Job status by job ID or name
Description
Job status by job ID or name
Usage
job_status_by_name(job_name)
job_status_by_id(job_id)
Arguments
job_name |
A single job name. |
job_id |
A single job ID. |
Value
A vector of job status, with job IDs are names.
Examples
## Not run:
job_status_by_name("example")
job_status_by_id(123456)
## End(Not run)
Check whether there are dump files
Description
Check whether there are dump files
Usage
list_dump_files(print = TRUE)
Arguments
print |
Whether to print messages. |
Details
For the failed jobs, LSF cluster might generate a core dump file and R might generate a .RDataTmp file.
Note if you manually set working directory in your R code/script, the R dump file can be not caught.
Value
A vector of file names.
Examples
## Not run:
list_dump_files()
## End(Not run)
Clear temporary dir
Description
Clear temporary dir
Usage
list_temp_files()
remove_temp_files(ask = TRUE)
Arguments
ask |
Whether to promote. |
Details
The temporary files might be used by the running/pending jobs. Deleting them would affect some jobs. You should better delete them after all jobs are done.

*Parts of the exercise*.
1. In the function reference, which two kinds of files might be generated for failed jobs?
2. Resume the function reference from where it stops.

*Raw data*.
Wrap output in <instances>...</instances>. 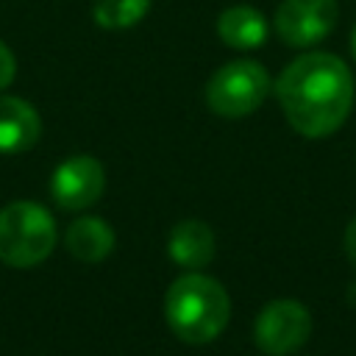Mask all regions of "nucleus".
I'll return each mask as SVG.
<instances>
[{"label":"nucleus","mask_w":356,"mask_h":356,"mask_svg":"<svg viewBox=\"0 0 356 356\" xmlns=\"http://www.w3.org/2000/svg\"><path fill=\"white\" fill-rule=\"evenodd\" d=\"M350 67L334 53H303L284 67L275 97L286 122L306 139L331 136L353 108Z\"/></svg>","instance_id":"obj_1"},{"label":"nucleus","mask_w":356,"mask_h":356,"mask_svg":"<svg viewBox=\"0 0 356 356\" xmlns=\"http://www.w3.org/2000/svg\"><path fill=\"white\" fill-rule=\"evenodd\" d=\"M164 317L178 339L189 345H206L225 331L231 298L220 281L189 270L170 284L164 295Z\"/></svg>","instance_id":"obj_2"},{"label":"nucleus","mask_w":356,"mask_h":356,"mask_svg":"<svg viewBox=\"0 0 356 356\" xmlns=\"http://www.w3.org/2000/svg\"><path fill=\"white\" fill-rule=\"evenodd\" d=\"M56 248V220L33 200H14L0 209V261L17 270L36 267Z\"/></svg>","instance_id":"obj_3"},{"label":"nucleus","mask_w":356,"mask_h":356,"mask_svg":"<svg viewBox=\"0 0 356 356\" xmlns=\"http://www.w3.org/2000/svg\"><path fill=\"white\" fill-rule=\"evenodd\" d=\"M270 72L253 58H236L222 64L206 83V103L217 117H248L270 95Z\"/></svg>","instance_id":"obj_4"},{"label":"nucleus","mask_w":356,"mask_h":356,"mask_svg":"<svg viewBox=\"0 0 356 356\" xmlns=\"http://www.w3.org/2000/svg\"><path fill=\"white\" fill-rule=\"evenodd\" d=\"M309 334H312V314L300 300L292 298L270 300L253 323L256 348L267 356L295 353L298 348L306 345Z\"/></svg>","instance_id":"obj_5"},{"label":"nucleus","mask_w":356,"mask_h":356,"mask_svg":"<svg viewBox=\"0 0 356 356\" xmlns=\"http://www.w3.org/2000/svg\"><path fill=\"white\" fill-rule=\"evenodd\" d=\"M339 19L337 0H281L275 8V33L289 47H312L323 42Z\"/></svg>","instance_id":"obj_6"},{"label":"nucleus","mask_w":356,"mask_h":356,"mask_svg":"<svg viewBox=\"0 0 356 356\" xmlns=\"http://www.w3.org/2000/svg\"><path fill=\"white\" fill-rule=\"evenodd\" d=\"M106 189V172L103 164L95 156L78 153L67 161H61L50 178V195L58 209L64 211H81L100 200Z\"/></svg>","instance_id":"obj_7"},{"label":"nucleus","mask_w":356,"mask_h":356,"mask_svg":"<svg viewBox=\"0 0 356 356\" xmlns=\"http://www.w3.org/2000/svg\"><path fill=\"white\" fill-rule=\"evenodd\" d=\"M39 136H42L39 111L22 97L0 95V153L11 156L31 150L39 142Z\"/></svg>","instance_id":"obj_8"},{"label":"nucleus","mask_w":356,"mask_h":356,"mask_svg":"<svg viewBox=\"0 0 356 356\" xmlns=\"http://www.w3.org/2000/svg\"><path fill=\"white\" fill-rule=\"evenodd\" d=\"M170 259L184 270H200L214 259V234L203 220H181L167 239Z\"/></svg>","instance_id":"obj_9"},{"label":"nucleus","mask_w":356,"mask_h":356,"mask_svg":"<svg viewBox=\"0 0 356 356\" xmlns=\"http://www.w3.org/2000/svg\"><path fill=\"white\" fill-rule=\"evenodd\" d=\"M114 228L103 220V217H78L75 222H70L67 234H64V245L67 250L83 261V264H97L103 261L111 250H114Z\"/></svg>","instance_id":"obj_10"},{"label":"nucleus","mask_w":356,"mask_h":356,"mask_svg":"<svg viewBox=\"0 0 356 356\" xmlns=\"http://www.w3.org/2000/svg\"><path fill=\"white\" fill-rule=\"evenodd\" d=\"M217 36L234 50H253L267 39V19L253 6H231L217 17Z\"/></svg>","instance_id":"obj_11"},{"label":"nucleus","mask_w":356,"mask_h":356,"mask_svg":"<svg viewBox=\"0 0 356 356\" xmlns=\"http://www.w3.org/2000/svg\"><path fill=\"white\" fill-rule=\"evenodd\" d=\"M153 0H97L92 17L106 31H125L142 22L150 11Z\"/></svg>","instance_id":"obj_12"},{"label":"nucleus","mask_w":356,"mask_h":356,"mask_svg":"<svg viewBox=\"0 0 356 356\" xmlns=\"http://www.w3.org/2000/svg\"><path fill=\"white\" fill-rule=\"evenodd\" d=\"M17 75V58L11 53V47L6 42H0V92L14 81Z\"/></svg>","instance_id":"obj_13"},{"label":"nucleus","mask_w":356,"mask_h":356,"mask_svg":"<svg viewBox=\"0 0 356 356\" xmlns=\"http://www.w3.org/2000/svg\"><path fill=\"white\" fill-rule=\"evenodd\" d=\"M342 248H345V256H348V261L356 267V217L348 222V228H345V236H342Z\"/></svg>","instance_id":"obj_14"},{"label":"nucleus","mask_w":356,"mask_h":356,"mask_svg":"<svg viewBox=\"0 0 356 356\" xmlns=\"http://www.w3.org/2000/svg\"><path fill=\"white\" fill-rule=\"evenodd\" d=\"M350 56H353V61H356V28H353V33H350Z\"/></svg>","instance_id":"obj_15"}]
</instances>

*Responses to the tasks*.
1. A core dump file generated by the LSF cluster and a .RDataTmp file generated by R.

2.
Examples
## Not run:
list_temp_files()
## End(Not run)
Browser-based interactive job monitor
Description
Browser-based interactive job monitor
Usage
monitor()
Details
The monitor is implemented as a shiny app.
Examples
## Not run:
monitor()
## End(Not run)
Summary of jobs
Description
Summary of jobs
Usage
## S3 method for class 'bjobs'
print(x, ...)
Arguments
x |
A |
... |
other arguments. |
Submit a random job
Description
Submit a random job
Usage
random_job(name, secs = 30, ...)
Arguments
name |
Job name. |
secs |
Seconds to sleep. |
... |
Pass to |
Details
It simply runs Sys.sleep(secs) in the job.
Value
A job ID.
Examples
## Not run:
random_job()
## End(Not run)
Retrieve saved variable
Description
Retrieve saved variable
Usage
retrieve_var(job_id, job_name = NULL, wait = 30)
Arguments
job_id |
A single job ID. |
job_name |
A single job name. Since jobs may have the same names, the most recent job is selected. |
wait |
Seconds to wait until the job is finished. |
Details
It retrieves the saved variable in bsub_chunk() when save_rds = TRUE is set.
Value
The retrieved object.
Examples
## Not run:
job_id = bsub_chunk(name = "example", save_var = TRUE,
{
Sys.sleep(10)
1+1
})
retrieve_var(job_id)
## End(Not run)
Run command on submission node
Description
Run command on submission node
Usage
run_cmd(cmd, print = FALSE)
Arguments
cmd |
A single-line command. |
print |
Whether to print output from the command. |
Details
If current node is not the submission node, the command is executed via ssh.
Value
The output of the command.
Examples
## Not run:
# run pwd on remote node
run_cmd("pwd")
## End(Not run)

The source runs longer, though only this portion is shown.